L’Union européenne a renoncé mardi à imposer aux constructeurs automobiles de passer au tout-électrique en 2035, face à la crise que traverse le secteur en Europe. Après cette échéance, les constructeurs pourront continuer à vendre une part limitée de voitures neuves équipées de moteurs thermiques ou hybrides, sous réserve de respecter de multiples conditions, notamment de compenser les émissions de CO2 qui découleront de ces “flexibilités”, a précisé la Commission.
La décision de l’UE était au centre de l’émission “Dir hutt d’Wuert” sur RTL Radio mercredi. Joëlle Welfring, députée verte et ex-ministre de l’Environnement, et Gerry Wagner, porte-parole de l’ASBL “House of Automobile”, la fédération qui défend les intérêts du secteur automobile au Luxembourg, ont exposé leur point de vue respectif et répondu aux questions des auditeurs. La “House of Automobile” salue ce qui a été présenté mardi par la Commission européenne comme le “paquet automobile”. Sous la pression notamment du lobby automobile et de pays comme l’Allemagne et l’Italie, la Commission propose que la réduction des émissions de CO2 ne doive plus atteindre 100 % à partir de 2035. Cela aurait signifié, de facto, la fin complète des moteurs à essence et diesel. Désormais, les émissions ne devraient être réduites que de 90 %, selon la proposition de Bruxelles. Le reste serait compensé par de l’acier vert produit en Europe et par des carburants synthétiques, des e-fuels. L’ensemble du paquet doit encore être approuvé par les États membres et le Parlement européen.

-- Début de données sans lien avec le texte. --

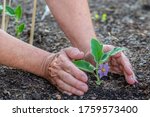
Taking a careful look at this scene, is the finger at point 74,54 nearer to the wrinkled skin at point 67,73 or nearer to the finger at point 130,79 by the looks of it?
the wrinkled skin at point 67,73

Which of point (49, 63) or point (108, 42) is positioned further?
point (108, 42)

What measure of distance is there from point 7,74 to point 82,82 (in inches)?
11.6

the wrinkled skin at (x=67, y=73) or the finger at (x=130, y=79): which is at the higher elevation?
the wrinkled skin at (x=67, y=73)

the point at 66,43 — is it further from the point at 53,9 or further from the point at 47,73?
the point at 47,73

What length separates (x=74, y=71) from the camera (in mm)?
1306

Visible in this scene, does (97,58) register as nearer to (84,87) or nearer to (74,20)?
(84,87)

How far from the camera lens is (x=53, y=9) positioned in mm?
1561

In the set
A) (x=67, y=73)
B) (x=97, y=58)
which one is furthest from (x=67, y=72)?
(x=97, y=58)

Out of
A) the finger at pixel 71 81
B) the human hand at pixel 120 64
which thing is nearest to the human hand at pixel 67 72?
the finger at pixel 71 81

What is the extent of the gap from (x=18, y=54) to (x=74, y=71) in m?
0.18

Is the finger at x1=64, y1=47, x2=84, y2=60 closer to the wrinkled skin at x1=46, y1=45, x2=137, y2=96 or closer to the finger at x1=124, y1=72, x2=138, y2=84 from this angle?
the wrinkled skin at x1=46, y1=45, x2=137, y2=96

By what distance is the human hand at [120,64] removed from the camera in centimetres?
143

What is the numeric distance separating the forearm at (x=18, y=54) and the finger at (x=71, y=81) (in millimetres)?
90

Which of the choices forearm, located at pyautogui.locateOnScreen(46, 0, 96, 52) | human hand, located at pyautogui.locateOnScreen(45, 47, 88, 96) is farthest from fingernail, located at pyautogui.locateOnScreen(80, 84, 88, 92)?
forearm, located at pyautogui.locateOnScreen(46, 0, 96, 52)
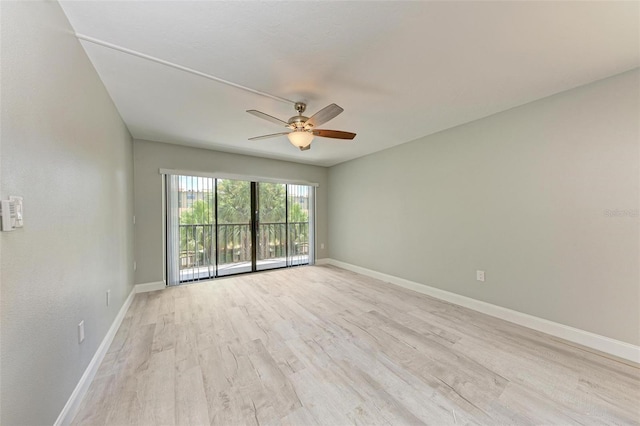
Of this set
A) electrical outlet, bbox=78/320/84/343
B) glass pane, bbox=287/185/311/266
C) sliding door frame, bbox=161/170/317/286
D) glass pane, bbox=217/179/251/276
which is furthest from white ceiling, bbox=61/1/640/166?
glass pane, bbox=287/185/311/266

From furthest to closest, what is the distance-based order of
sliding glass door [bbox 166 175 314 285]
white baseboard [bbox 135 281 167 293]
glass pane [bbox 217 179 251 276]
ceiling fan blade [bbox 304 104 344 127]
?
glass pane [bbox 217 179 251 276] < sliding glass door [bbox 166 175 314 285] < white baseboard [bbox 135 281 167 293] < ceiling fan blade [bbox 304 104 344 127]

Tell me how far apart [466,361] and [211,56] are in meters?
3.11

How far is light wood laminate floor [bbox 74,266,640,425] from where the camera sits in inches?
54.5

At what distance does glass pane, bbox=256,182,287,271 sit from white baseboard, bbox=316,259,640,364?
2.71m

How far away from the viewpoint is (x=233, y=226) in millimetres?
4680

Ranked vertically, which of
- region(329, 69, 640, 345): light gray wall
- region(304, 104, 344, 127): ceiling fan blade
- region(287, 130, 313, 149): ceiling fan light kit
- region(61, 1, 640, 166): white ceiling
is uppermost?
region(61, 1, 640, 166): white ceiling

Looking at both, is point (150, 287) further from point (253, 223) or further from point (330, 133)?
point (330, 133)

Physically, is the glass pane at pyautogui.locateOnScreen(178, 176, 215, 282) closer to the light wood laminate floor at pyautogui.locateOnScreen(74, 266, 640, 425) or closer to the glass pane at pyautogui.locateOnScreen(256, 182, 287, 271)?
the glass pane at pyautogui.locateOnScreen(256, 182, 287, 271)

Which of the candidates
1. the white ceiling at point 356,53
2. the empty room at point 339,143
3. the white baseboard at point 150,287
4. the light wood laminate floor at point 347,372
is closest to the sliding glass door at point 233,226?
the white baseboard at point 150,287

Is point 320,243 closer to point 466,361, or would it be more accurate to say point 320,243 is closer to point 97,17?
point 466,361

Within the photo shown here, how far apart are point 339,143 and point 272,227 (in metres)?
2.45

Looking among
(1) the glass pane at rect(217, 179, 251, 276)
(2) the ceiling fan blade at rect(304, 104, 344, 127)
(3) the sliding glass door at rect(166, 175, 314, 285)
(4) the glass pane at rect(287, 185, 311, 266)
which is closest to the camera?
(2) the ceiling fan blade at rect(304, 104, 344, 127)

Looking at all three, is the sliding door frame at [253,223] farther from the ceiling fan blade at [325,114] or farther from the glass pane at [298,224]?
the ceiling fan blade at [325,114]

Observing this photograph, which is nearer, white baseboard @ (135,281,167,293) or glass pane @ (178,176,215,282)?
white baseboard @ (135,281,167,293)
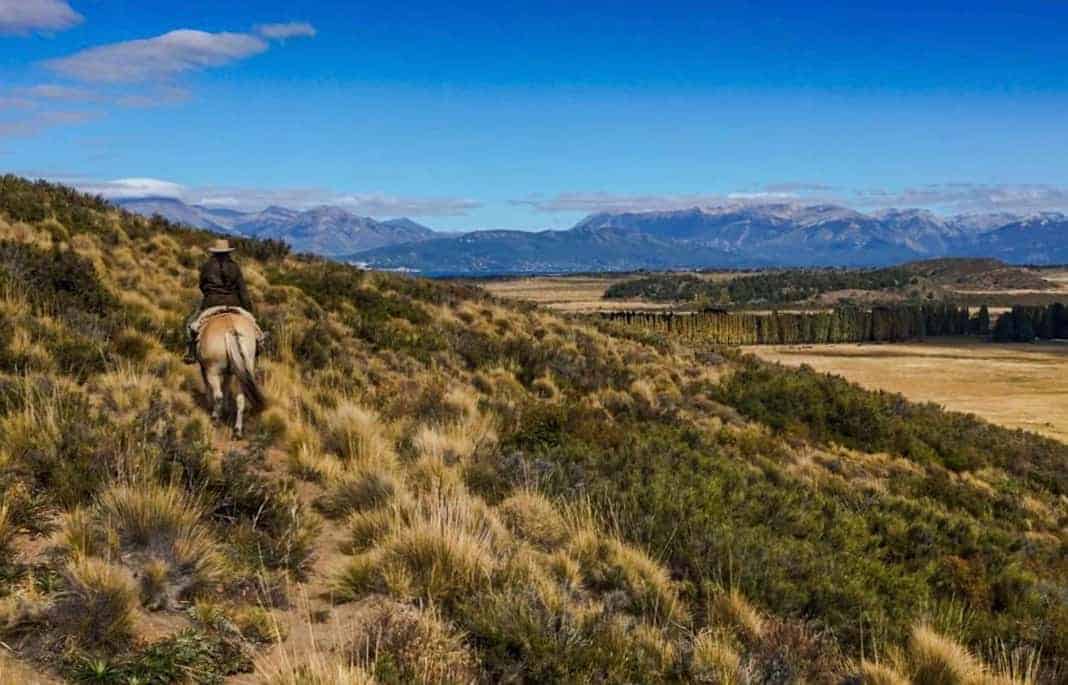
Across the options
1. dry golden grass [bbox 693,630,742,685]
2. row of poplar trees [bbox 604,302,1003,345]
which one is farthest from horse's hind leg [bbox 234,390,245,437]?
row of poplar trees [bbox 604,302,1003,345]

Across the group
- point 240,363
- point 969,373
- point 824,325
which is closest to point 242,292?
point 240,363

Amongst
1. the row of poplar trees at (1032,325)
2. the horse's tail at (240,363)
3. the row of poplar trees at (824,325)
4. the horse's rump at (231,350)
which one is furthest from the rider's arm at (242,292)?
the row of poplar trees at (1032,325)

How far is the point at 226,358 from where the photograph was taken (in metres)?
9.59

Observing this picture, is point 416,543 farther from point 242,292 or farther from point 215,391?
point 242,292

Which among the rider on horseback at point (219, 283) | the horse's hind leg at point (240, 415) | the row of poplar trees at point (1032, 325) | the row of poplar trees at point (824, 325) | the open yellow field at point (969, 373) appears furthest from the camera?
the row of poplar trees at point (1032, 325)

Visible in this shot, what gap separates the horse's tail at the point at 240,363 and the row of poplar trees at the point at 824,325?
9167 cm

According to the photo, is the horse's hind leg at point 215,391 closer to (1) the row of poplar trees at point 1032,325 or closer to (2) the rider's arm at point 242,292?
(2) the rider's arm at point 242,292

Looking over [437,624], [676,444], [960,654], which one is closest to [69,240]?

Gerry Wagner, porte-parole de la House of Automobile, s’est félicité de l’abandon d’une interdiction stricte et a souligné que l’Europe continuait à maintenir ses objectifs en matière de protection du climat. Mais ce qui est actuellement sur la table offre davantage de flexibilité aux acteurs de l’industrie automobile. Cela réduit la pression des deux côtés. L’industrie automobile allemande, en particulier, traverse une crise profonde. Mercedes, BMW et VW ont enregistré au troisième trimestre leur bénéfice le plus bas depuis 2009. Les observateurs s’accordent toutefois à dire que les problèmes vont bien au-delà de la question des moteurs thermiques.

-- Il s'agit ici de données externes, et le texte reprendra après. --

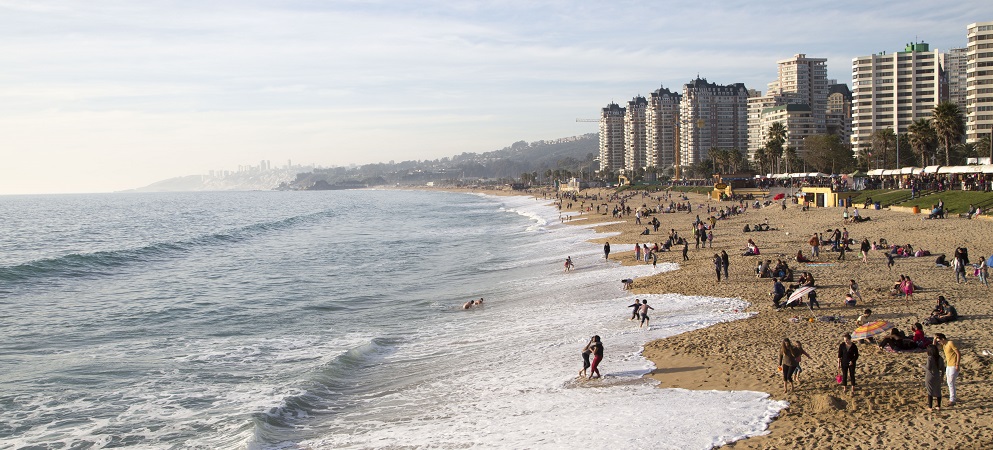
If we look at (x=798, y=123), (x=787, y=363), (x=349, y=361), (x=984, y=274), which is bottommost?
(x=349, y=361)

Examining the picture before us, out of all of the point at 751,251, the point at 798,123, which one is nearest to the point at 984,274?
the point at 751,251

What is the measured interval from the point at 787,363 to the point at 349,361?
9.98 meters

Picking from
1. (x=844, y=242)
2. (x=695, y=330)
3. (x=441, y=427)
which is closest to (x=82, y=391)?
(x=441, y=427)

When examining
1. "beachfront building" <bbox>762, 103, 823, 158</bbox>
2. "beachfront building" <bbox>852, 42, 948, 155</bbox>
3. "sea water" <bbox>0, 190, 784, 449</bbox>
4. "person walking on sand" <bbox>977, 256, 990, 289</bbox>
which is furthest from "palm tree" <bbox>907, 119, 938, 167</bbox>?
"beachfront building" <bbox>762, 103, 823, 158</bbox>

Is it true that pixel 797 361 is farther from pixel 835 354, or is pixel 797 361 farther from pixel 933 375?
pixel 835 354

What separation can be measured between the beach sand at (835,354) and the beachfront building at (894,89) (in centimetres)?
11359

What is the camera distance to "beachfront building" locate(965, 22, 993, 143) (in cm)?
9981

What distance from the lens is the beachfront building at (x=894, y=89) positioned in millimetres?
129750

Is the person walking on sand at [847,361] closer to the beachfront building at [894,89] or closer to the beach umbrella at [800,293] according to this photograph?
the beach umbrella at [800,293]

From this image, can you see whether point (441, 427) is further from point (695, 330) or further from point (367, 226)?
point (367, 226)

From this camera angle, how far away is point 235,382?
16.2 metres

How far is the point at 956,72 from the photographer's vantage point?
182 meters

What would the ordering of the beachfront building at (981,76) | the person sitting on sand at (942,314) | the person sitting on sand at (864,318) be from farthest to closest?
the beachfront building at (981,76) → the person sitting on sand at (864,318) → the person sitting on sand at (942,314)

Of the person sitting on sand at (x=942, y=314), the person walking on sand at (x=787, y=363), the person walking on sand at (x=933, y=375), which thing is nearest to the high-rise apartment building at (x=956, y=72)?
the person sitting on sand at (x=942, y=314)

L’ancienne ministre verte de l’Environnement, Joëlle Welfring, a une nouvelle fois défendu le plan initial en matière de mobilité dans le “Green New Deal”. Il n’a jamais été prévu d’interdire tous les véhicules à moteur thermique sur les routes européennes à partir de 2035. Il s’agissait simplement de ne plus en ajouter de nouveaux. Et la réduction des émissions de CO2 reste indispensable pour prendre au sérieux les objectifs climatiques et protéger les citoyens contre des produits pétroliers coûteux, selon Joëlle Welfring. La Chine a déjà dépassé l’Europe dans le domaine de l’électromobilité : “sur le marché européen, une voiture électrique sur deux est déjà chinoise”.
L’élue des Gréng craint que ces nouveaux plans ne créent une confusion supplémentaire. Elle estime que des forces conservatrices, notamment dans des pays constructeurs automobiles comme l’Allemagne et l’Italie, ont réussi à imposer leur pression sur la Commission. D’autres pays, comme l’Espagne et la France, auraient préféré maintenir le plan initial. Le ministre luxembourgeois de l’Environnement, Serge Wilmes, fera une déclaration dans le courant de l’après-midi.

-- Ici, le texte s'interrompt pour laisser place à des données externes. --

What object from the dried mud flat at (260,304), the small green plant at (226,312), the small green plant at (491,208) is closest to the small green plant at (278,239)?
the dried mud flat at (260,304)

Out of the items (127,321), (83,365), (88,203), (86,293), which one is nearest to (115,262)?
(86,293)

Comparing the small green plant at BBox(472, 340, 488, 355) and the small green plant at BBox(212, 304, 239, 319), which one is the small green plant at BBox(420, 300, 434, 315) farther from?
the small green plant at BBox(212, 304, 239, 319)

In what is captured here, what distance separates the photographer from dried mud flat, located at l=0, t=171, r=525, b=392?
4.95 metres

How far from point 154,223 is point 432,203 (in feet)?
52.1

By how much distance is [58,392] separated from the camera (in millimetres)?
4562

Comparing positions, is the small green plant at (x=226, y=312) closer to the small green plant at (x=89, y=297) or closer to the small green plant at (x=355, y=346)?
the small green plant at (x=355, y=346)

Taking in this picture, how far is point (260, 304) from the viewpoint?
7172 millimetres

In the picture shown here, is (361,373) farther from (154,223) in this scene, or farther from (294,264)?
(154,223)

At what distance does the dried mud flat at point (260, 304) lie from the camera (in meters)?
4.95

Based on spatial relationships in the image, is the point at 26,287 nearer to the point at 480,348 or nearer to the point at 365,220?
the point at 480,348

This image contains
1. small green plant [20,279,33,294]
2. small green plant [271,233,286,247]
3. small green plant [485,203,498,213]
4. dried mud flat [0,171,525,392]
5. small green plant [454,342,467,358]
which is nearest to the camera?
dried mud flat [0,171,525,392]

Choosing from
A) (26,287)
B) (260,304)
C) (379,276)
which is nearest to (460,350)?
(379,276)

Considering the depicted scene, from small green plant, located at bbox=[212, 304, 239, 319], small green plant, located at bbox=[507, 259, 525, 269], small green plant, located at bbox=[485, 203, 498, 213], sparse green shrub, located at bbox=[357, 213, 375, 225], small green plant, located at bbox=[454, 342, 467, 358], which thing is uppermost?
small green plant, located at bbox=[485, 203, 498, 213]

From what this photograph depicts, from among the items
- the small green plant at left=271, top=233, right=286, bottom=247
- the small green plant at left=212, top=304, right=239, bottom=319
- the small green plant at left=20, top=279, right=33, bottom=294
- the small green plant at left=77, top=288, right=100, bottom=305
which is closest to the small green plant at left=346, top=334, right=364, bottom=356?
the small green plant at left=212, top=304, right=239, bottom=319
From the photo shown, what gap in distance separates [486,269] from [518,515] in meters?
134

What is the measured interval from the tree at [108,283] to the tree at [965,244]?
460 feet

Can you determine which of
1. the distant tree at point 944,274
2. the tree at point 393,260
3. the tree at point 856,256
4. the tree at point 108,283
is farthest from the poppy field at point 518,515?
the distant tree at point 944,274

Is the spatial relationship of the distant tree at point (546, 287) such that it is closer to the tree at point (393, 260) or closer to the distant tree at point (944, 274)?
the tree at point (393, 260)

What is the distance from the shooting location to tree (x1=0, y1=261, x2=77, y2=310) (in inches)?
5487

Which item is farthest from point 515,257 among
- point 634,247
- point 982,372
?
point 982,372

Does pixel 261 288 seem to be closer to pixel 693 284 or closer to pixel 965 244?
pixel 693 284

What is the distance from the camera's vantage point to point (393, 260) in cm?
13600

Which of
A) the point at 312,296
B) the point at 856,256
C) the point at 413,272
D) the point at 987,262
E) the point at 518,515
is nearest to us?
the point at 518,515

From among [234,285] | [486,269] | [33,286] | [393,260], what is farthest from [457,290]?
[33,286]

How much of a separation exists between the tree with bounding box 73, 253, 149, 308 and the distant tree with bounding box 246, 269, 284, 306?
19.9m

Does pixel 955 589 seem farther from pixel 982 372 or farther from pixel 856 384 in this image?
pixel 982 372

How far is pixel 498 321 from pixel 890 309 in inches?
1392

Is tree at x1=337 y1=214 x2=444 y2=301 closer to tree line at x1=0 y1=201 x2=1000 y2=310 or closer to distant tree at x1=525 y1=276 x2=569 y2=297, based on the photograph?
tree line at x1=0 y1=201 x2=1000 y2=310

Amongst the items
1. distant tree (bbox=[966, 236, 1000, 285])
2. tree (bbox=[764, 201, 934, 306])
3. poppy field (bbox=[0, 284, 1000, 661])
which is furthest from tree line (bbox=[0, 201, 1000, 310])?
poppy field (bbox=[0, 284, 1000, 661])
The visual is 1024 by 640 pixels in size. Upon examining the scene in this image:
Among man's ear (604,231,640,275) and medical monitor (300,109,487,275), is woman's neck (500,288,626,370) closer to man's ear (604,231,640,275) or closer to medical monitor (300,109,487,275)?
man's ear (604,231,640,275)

De nombreux auditeurs qui ont contacté RTL, considèrent plutôt positivement le recul de la Commission européenne. Ce serait bien que les gens ne se voient plus rien imposer. Lors du débat à l’antenne, des auditeurs ont également souligné les avantages de la voiture électrique et son confort. Mais les batteries, l’autonomie, les bornes, le prix d’achat élevé et l’absence quasi totale de marché de l’occasion restent des défis majeurs, que les clients constatent et qui les empêchent de franchir le pas.
Un auditeur a déclaré que la politique avait manqué l’occasion d’impliquer et d’informer les citoyens. Un autre craint que la flexibilité ne s’arrête pas à 10 %, mais que la sortie des moteurs thermiques soit encore davantage diluée. “Félicitations au lobby automobile allemand”, a conclu cet homme. Un constat amer pour lui en matière de protection du climat.